Drought in the Middle East will last at least 10,000 years

Scientists, having studied the stalagmites of the Iranian cave, were able to restore the climatic record of 130 000 past years, and based on the results obtained, it was predicted that the current drought in the Middle East will continue for another 10,000 years.

Stalagmites – mineral formations in the form of outgrowths – are formed during the process of water deposition. They arise due to the fact that dripping from the ceiling of the cave water is saturated with carbon dioxide and calcium bicarbonate. When falling, it loses some of the carbon dioxide, as a result of which bicarbonate passes into calcium carbonate and is deposited either on walls, ceiling or on the floor. When the water drains very slowly, a stalactite appears, having a beginning on the ceiling. If the water drips a little faster, without stopping at the top and falling on the floor of the cave, a stalagmite is formed. Sometimes it happens that the growths combine into columns, which are called stagnantas. In one cave there can not be different stalactites and stalagmites – they all have one composition (most often the main one is calcium carbonate). The growth of formations stretches for millennia, one centimeter can be formed by decades.

Scientists at the University of Miami and the National Institute of Oceanography and the Atmospheric Sciences of Iran investigated two stalagmites in the Cala Kord cave in northern Iran. Thanks to the uranium-thorium method, they obtained data for the last ice age (73 000 – 127 000 years ago) and the early Holocene (6500 – 7500 years ago), according to the website of the American University. The information extracted from the Iranian outgrowths was well coordinated with other paleoclimatic data taken from the ice cores in Greenland, from the deposits of the Sorek caves in Israel and Sanbao in China: cyclical climate variations of several hundred years were confirmed – for about 1470 years. In this case, a large cycle contained several small ones.

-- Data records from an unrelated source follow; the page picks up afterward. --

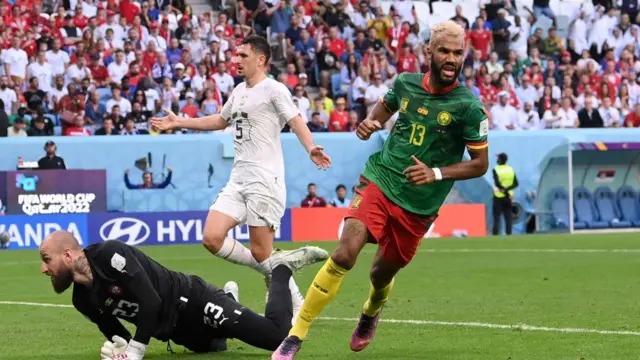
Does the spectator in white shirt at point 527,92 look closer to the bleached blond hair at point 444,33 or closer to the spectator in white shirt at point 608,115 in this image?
the spectator in white shirt at point 608,115

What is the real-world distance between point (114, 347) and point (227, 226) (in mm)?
2728

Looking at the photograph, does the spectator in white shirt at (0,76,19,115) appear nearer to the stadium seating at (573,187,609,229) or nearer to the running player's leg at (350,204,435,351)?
the stadium seating at (573,187,609,229)

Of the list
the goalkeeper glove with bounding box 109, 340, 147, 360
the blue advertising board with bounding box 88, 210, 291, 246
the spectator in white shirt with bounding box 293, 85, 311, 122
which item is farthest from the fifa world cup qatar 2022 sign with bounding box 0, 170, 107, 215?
the goalkeeper glove with bounding box 109, 340, 147, 360

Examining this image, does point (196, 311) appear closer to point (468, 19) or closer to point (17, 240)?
point (17, 240)

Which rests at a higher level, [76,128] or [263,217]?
[263,217]

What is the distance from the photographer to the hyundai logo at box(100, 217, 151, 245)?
78.5 feet

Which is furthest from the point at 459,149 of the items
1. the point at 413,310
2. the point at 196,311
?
the point at 413,310

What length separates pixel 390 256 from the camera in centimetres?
870

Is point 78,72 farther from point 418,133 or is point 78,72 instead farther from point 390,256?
point 418,133

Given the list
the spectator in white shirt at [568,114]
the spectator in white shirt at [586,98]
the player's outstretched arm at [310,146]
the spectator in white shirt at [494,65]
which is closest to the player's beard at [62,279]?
the player's outstretched arm at [310,146]

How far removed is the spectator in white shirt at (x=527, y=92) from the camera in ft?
102

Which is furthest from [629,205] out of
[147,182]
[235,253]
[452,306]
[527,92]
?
[235,253]

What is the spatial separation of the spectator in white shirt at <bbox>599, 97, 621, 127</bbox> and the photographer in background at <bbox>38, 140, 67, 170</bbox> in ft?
44.7

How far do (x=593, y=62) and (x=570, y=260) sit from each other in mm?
15693
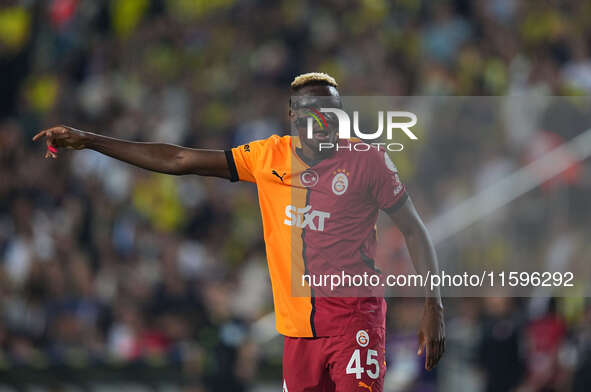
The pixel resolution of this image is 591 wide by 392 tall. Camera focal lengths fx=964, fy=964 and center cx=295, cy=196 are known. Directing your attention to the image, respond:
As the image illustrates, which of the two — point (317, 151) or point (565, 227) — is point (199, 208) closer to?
point (565, 227)

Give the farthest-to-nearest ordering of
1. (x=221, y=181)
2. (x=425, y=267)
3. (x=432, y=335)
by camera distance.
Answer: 1. (x=221, y=181)
2. (x=425, y=267)
3. (x=432, y=335)

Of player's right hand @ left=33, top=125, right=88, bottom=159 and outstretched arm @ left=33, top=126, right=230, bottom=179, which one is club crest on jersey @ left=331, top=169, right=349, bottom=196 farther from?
player's right hand @ left=33, top=125, right=88, bottom=159

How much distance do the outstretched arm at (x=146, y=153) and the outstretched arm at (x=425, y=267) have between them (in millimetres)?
911

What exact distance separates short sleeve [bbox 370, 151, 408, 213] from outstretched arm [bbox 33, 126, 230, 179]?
73cm

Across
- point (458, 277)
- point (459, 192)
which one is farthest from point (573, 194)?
point (458, 277)

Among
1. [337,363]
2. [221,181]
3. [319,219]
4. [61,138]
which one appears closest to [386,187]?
[319,219]

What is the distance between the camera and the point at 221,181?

It turned out that the Middle Eastern climate changes every few thousand years from relatively humid and cold, to hot and dry, and then vice versa. Today, the region has entered another “warm” phase, which will drag on for another 10,000 years. Therefore, experts warn that in the long term there should be no illusions about the improvement of the water problem – access to water in the Middle East will deteriorate year by year. The amount of precipitation will decrease, because their main suppliers – Mediterranean cyclones – will increasingly change the trajectory of the traffic, bypassing the region.